Document:
....
The bunker mentality of the newly instated executives looked likely to be brief, however. It emerged yesterday that friends of the ousted board were moving to raise the support of enough loyalists to insist on a postal vote that would almost certainly put them back in power. A resolution to that effect would require the signatures of only 10 per cent of the association's 2,600 florists.

At the heart of the row that has split the 74-year-old flower delivery association is an arcane voting rule that allowed its management to be thrown out of office at the weekend by a simple majority of votes at an extraordinary meeting packed with rebels. The board was narrowly shown the door by a minority of members for attempting to push through controversial proposals to change membership subscriptions and convert the association into a plc.

In a memo to its members issued last night, Interflora's new chairman Geoff Hughes adopted a defensive tone: "The six directors elected at Sunday's egm have been appointed for a period of 6 months. And I would like to make it clear that the appointments are legally valid and have not been challenged in any way."

He went on to say: "Legal implications concerning the possibility of a postal vote are receiving our attention but there is no immediate urgency in this matter. We very much regret the unsettling effect that this is having on some of you."

The upheavals at Interflora head office in Sleaford, left one of the association's best known names bemused yesterday. Richard Felton, whose grandfather was one of the original 16 florists who created Interflora in 1923, said from his Canary Wharf shop: "The one thing that's clear is that the service is heading for a rather large legal bill. On the evidence given, the mid- to long-term benefits of the proposed changes looked attractive. What was less attractive was the Gestapo-style do-as-you're-told approach of the old board."
....
Dataset excerpt:
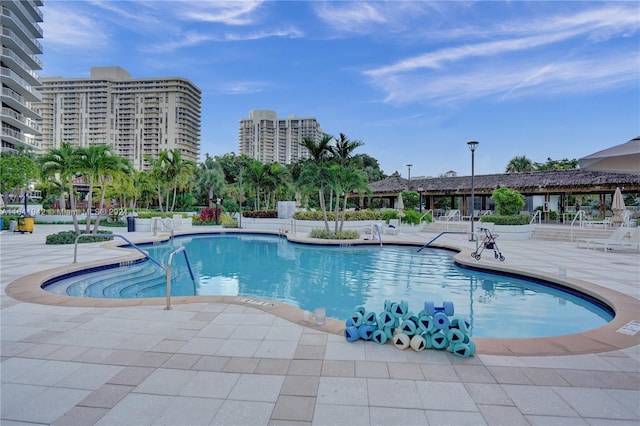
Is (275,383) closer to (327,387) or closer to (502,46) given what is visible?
(327,387)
....
What the exercise asks:
Reproduce the Interflora article from "The bunker mentality" to "association's 2,600 florists.", substituting "directors" for "executives". The data has no connection to the Interflora article.

Answer below:
The bunker mentality of the newly instated directors looked likely to be brief, however. It emerged yesterday that friends of the ousted board were moving to raise the support of enough loyalists to insist on a postal vote that would almost certainly put them back in power. A resolution to that effect would require the signatures of only 10 per cent of the association's 2,600 florists.